I know I shouldn't go, of course. But this room suddenly feels too small and bright, and getting drunk now seems like a necessity, so I say okay, and we go to the pub.
The Flying Dutchman is still busy when we arrive, and as I wait at the bar, I look across to where Spencer's standing, glaring round the room with his red eyes narrowed, puffing sourly on another cigarette. I get a pint for me, a pint and a vodka for him.
“So, a student pub this, is it?” he asks.
“Don't know. I suppose it is. Shall we see if we can find a table?”

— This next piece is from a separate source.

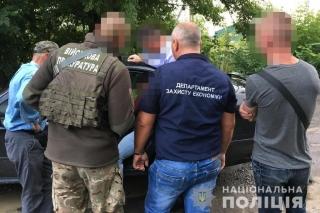 На Вінницькій митниці ліквідували корупційну схему розмитнення автомобілів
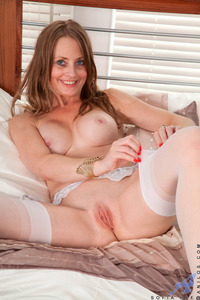 mature mom pussy galleries sofia rae mature mom samples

We squeeze through to the back, holding our pints over our heads, find an empty table and settle, and there's a moment's silence before I say,
“So—how's things at home?”
“Oh—wonderful. Really A-one.”
“So what brings you here then?”
“You invited me; come anytime, remember?”
“Of course.” And he's silent for a moment, seems to make a decision, and then says, a little too casually, “And like I said, I'm an escaped convict, aren't I?”
“What d'you mean?”
“Well, let's just say I'm in a spot of bother. With the legal system.” I laugh, and then stop laughing. “What for? Not another fight …”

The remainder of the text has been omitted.